People hoarding toilet paper and sanitizer, limits on travel, cancelling of sporting and entertainment events, stock markets plunging and social media informing the populace on COVID-19 …
” … be strong and courageous! Do not be afraid and do not panic … for the LORD your God will personally go ahead of you. He will neither fail you nor abandon you.”
– Deuteronomy 31:6
We have observed students, parents and travellers roll their eyes, ignore professional advice or grow in fear each day.
“Peace I leave with you; my peace I give you. I do not give to you as the world gives. Do not let your hearts be troubled and do not be afraid.” -John 14:27
I, myself, have the Wolrd Health Organization and the John Hopkins COVID-19 Global Map (in real time) in open tabs on my laptop, so that I can keep up to date on the facts of this global pandemic.

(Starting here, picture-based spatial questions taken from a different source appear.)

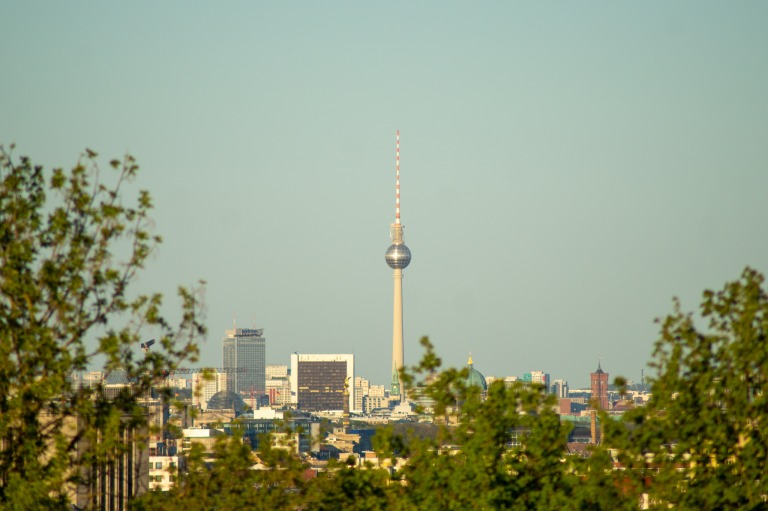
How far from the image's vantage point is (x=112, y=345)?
26531 millimetres

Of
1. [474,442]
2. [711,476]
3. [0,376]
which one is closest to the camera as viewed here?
[0,376]

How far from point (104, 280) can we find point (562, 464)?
1387cm

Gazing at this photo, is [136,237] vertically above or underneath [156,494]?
above

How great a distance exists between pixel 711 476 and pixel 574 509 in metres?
3.19

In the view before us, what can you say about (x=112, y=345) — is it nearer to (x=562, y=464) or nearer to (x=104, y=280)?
(x=104, y=280)

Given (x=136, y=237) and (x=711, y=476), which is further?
(x=711, y=476)

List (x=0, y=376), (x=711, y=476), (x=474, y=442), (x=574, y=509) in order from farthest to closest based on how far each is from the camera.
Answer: (x=474, y=442), (x=574, y=509), (x=711, y=476), (x=0, y=376)

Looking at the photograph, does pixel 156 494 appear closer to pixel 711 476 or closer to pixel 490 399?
pixel 490 399

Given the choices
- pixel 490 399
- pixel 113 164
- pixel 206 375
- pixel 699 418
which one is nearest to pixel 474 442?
pixel 490 399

“I have said these things to you, that in me you may have peace. In the world you will have tribulation. But take heart; I have overcome the world.” – John 16:33
Yet, with all of the cancellations and changes, with all of the craziness, with all of this doom and gloom … there is a realization that we are not in control. With that realization comes the acceptance that our hope, humanly speaking, is not within our own humanity.
“God is our refuge and strength, a very present help in trouble.”
– Psalm 46:1
In 1948, after the horrors of the end of WW2, people realized that, though the war was over, a new age had dawned … the Atomic Age … and people were perhaps even more fearful than during the war years.

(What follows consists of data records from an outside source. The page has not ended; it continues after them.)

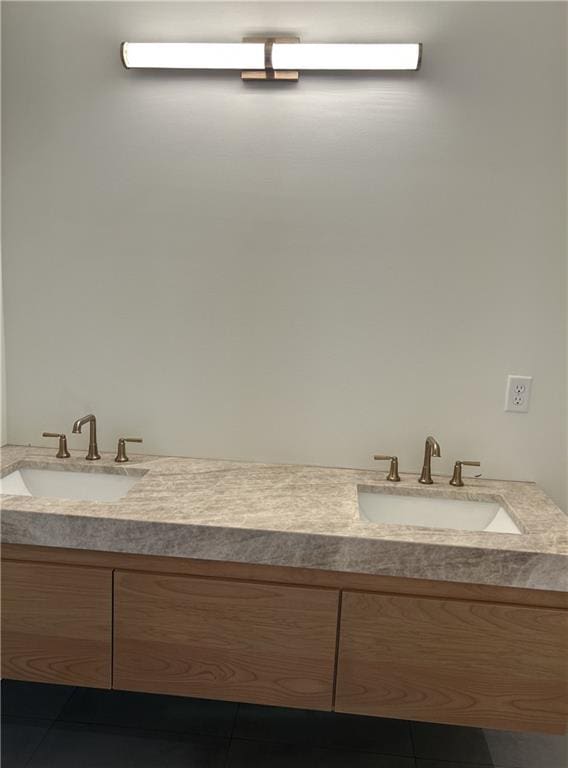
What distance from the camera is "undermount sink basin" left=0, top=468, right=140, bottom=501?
194 cm

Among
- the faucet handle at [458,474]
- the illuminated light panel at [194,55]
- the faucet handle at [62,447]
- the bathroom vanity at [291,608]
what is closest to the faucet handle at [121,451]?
the faucet handle at [62,447]

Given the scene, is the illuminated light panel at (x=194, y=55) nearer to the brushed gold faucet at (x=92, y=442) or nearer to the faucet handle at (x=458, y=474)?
the brushed gold faucet at (x=92, y=442)

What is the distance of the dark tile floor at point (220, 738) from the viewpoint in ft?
5.91

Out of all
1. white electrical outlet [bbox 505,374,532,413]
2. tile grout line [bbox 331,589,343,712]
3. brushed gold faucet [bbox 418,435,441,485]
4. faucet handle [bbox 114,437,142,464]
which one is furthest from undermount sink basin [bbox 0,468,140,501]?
white electrical outlet [bbox 505,374,532,413]

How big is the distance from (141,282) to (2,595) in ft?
3.14

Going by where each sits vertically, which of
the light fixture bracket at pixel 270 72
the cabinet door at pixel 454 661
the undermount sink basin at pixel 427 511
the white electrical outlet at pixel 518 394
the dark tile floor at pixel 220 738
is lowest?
the dark tile floor at pixel 220 738

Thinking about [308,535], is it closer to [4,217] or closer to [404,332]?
[404,332]

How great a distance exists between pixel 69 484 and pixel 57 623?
18.7 inches

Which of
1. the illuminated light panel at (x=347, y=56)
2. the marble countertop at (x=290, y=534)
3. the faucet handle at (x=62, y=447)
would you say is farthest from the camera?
the faucet handle at (x=62, y=447)

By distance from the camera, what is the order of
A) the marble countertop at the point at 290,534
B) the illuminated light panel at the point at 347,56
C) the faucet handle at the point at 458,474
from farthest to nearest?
the faucet handle at the point at 458,474 → the illuminated light panel at the point at 347,56 → the marble countertop at the point at 290,534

It was then that C.S. Lewis wrote an essay titled, On Living in an Atomic Age (which was published with other essays in a book called Present Concerns: Journalistic Essays.
It would seem than many have been dusting this essay off lately … still wise words for tough times. I have gone ahead and replaced “atomic bomb” with “coronavirus” (noted by italics).

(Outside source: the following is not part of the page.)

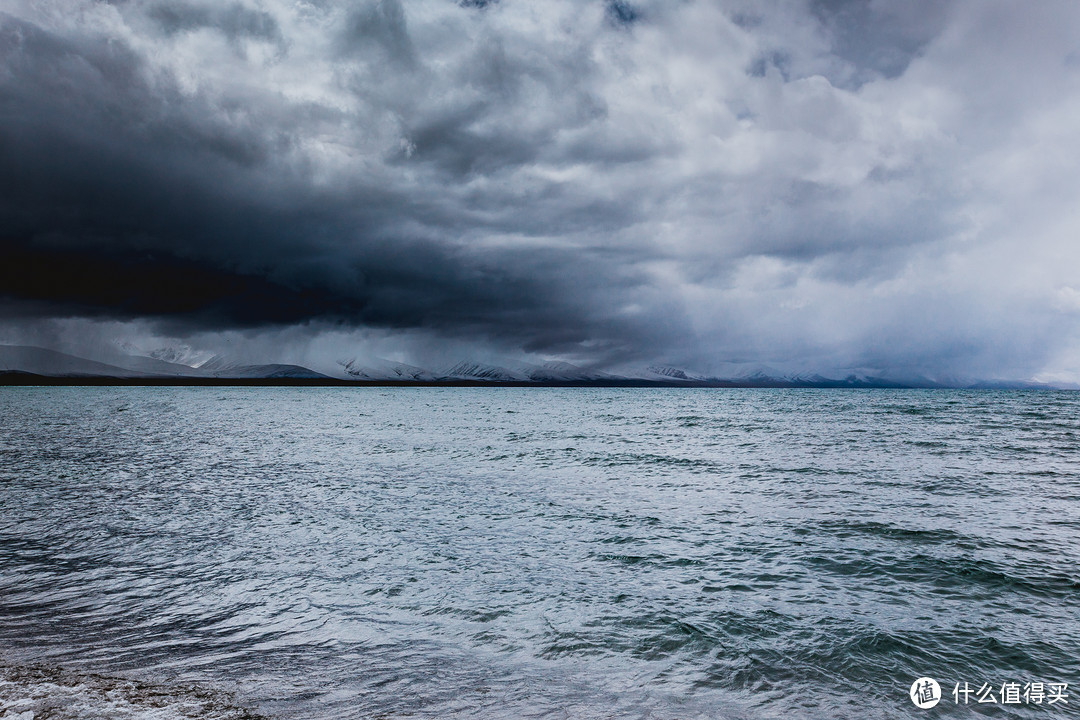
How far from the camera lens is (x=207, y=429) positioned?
191 ft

In one way, we think a great deal too much of the coronavirus. “How are we to live in an coronavirus age?” I am tempted to reply: “Why, as you would have lived in the sixteenth century when the plague visited London almost every year, or as you would have lived in a Viking age when raiders from Scandinavia might land and cut your throat any night; or indeed, as you are already living in an age of cancer, an age of syphilis, an age of paralysis, an age of air raids, an age of railway accidents, an age of motor accidents.”
In other words, do not let us begin by exaggerating the novelty of our situation. Believe me, dear sir or madam, you and all whom you love were already sentenced to death before the coronavirus was spreading: and quite a high percentage of us were going to die in unpleasant ways. We had, indeed, one very great advantage over our ancestors—anesthetics; but we have that still. It is perfectly ridiculous to go about whimpering and drawing long faces because the scientists have added one more chance of painful and premature death to a world which already bristled with such chances and in which death itself was not a chance at all, but a certainty.
This is the first point to be made: and the first action to be taken is to pull ourselves together. If we are all going to be destroyed by coronavirus, let that virus when it comes find us doing sensible and human things—praying, working, teaching, reading, listening to music, bathing the children, playing tennis, chatting to our friends over a pint and a game of darts—not huddled together like frightened sheep and thinking about the coronavirus. It may break our bodies (a microbe can do that) but it need not dominate our minds.
“Do not be anxious about anything, but in everything by prayer and supplication with thanksgiving let your requests be made known to God. And the peace of God, which surpasses all understanding, will guard your hearts and your minds in Christ Jesus.”
– Philippians 4:6-7
May we not allow fear to guide us.
May we be found spending this time doing sensible things … things like making good meals, washing our hands, offering others assistance, taking walks to breath in the fresh air, reading good books, cleaning out our closets, making long distance calls, stretching our bodies, praying, loving others in practical and spiritual ways … posting encouragement on social media.
Let us love.
“Anxiety in a man’s heart weighs him down, but a good word makes him glad.”